[ASSIGNED TASK]
Whenever a line in the entries below contains "motion", copy that line.

[PROVIDED RECORDS]
********

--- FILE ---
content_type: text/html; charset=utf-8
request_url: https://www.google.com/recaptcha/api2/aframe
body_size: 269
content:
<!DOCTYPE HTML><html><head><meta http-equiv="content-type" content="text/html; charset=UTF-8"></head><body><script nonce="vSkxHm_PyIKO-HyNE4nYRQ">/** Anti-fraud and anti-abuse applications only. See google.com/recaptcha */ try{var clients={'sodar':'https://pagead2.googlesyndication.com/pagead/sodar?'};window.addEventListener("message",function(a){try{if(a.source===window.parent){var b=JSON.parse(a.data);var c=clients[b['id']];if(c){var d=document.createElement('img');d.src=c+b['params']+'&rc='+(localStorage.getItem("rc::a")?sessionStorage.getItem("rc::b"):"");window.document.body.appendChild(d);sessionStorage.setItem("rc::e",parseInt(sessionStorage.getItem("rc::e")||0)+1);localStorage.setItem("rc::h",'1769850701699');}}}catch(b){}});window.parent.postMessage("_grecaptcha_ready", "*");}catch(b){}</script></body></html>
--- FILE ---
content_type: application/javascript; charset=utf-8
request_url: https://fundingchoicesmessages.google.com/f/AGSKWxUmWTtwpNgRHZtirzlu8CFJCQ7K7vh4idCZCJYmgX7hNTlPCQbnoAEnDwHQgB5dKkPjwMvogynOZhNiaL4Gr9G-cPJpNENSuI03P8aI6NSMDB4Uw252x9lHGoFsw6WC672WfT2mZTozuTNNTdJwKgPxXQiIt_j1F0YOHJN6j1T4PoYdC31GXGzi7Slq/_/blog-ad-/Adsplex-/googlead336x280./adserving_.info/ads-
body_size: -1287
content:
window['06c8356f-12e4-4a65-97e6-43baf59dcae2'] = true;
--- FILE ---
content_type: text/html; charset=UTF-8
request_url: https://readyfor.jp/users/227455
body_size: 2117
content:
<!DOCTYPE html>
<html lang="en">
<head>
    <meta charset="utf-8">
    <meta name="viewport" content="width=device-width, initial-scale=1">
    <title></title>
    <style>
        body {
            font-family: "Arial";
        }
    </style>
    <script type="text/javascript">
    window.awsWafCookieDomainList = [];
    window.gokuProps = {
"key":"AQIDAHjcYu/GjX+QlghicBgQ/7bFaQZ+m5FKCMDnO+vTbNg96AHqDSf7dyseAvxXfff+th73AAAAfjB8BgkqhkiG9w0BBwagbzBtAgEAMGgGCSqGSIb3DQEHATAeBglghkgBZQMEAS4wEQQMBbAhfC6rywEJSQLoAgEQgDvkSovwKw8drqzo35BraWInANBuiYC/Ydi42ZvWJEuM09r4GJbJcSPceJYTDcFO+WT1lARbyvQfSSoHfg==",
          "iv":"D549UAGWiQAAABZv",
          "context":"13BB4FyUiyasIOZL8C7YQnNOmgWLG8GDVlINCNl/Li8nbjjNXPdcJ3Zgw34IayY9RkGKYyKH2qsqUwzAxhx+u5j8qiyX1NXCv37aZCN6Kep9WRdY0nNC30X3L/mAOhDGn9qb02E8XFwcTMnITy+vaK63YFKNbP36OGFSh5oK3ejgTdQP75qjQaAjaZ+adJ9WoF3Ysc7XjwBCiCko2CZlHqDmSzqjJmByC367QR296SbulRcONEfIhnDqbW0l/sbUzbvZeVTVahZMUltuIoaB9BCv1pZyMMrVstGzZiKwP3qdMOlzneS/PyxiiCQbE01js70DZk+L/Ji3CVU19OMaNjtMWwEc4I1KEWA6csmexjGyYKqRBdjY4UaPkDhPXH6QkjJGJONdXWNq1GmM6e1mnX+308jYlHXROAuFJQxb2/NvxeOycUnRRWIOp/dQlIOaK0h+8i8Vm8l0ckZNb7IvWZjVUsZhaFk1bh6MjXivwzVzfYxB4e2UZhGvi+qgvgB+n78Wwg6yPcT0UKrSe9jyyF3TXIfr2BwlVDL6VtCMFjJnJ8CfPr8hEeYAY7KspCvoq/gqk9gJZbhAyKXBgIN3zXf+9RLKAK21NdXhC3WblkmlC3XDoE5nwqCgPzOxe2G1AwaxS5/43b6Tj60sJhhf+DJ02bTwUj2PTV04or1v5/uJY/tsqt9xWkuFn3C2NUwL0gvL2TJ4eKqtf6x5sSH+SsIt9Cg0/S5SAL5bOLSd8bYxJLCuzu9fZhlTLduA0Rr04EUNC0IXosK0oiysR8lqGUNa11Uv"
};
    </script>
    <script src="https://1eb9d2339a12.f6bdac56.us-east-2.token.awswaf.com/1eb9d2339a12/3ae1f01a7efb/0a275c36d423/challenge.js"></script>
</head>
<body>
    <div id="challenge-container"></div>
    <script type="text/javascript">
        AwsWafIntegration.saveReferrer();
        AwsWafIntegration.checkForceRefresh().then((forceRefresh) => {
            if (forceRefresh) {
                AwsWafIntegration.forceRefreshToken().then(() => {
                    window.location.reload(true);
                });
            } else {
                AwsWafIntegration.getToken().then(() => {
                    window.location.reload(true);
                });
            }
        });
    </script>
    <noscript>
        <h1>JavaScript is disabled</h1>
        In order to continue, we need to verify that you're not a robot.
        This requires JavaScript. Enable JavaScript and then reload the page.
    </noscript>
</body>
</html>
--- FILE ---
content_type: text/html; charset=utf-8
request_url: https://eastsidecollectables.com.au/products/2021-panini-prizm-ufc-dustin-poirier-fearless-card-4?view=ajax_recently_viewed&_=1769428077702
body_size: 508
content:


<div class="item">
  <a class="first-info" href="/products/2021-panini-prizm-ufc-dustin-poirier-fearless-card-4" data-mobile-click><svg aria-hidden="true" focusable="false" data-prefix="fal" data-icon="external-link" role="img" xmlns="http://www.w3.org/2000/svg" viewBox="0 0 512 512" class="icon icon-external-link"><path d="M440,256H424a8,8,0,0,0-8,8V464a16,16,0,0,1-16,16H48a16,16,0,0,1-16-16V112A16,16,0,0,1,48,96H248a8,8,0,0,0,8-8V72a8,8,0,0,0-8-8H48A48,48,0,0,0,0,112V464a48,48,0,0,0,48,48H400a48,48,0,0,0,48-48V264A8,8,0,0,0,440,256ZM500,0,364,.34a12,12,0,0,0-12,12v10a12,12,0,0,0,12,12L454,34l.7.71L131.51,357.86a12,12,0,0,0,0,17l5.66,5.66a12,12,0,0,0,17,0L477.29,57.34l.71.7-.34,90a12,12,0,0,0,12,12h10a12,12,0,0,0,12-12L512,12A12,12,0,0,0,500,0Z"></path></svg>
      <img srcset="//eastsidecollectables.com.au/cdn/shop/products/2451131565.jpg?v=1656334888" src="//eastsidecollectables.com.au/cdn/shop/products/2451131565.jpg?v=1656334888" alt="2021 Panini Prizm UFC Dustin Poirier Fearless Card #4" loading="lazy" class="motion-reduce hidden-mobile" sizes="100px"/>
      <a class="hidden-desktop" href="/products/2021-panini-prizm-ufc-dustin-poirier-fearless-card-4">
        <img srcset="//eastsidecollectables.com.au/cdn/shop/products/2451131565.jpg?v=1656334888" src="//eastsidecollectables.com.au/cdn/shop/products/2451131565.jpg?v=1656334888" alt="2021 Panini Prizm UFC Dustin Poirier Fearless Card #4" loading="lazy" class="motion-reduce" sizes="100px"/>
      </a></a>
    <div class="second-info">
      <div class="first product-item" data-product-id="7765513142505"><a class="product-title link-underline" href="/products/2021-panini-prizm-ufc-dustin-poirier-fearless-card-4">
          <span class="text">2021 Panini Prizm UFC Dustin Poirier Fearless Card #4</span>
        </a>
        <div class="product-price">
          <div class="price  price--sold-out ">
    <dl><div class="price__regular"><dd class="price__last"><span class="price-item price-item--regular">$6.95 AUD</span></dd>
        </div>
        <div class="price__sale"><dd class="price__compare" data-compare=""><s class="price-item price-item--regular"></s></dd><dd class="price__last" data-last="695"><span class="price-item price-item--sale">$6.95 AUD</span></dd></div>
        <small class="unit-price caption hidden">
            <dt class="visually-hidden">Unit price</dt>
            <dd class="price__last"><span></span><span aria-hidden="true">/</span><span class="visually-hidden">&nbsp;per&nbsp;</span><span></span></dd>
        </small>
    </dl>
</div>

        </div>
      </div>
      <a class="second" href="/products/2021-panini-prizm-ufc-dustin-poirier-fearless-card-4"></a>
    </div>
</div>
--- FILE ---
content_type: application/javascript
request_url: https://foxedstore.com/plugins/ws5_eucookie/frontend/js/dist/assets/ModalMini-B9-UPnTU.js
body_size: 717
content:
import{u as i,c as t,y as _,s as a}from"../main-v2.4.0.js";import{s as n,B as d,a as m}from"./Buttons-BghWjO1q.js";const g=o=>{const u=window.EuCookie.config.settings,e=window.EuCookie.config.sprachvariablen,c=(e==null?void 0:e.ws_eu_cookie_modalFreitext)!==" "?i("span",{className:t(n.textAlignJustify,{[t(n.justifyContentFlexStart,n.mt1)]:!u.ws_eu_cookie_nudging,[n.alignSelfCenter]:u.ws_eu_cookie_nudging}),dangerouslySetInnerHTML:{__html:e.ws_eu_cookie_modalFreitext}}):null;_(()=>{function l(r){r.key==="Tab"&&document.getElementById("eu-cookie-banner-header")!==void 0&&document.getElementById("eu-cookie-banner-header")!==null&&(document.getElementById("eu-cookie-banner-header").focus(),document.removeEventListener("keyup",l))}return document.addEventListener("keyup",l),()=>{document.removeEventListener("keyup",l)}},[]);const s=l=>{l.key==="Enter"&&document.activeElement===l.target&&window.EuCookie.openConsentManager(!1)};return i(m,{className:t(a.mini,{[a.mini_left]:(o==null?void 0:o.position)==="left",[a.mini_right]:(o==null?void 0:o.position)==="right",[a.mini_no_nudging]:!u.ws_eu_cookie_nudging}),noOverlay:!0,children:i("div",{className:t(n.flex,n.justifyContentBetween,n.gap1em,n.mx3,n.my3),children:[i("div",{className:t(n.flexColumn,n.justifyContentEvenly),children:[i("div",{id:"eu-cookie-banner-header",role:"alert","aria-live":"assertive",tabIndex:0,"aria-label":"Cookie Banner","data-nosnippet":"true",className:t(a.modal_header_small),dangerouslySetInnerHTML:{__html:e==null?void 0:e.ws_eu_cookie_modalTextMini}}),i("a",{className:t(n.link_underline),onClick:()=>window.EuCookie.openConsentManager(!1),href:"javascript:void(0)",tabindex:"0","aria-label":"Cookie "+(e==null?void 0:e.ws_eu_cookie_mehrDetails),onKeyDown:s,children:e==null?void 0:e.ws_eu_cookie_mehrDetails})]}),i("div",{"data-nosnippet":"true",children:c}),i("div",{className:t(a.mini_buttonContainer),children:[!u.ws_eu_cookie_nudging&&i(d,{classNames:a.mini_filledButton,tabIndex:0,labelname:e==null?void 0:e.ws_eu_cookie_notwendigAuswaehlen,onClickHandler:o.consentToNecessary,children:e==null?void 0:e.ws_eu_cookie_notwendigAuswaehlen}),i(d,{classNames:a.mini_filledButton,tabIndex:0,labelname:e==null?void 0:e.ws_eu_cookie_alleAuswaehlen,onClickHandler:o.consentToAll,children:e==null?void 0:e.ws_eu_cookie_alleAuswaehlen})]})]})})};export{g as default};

********

[RESULT OF THE TASK]
      <img srcset="//eastsidecollectables.com.au/cdn/shop/products/2451131565.jpg?v=1656334888" src="//eastsidecollectables.com.au/cdn/shop/products/2451131565.jpg?v=1656334888" alt="2021 Panini Prizm UFC Dustin Poirier Fearless Card #4" loading="lazy" class="motion-reduce hidden-mobile" sizes="100px"/>
        <img srcset="//eastsidecollectables.com.au/cdn/shop/products/2451131565.jpg?v=1656334888" src="//eastsidecollectables.com.au/cdn/shop/products/2451131565.jpg?v=1656334888" alt="2021 Panini Prizm UFC Dustin Poirier Fearless Card #4" loading="lazy" class="motion-reduce" sizes="100px"/>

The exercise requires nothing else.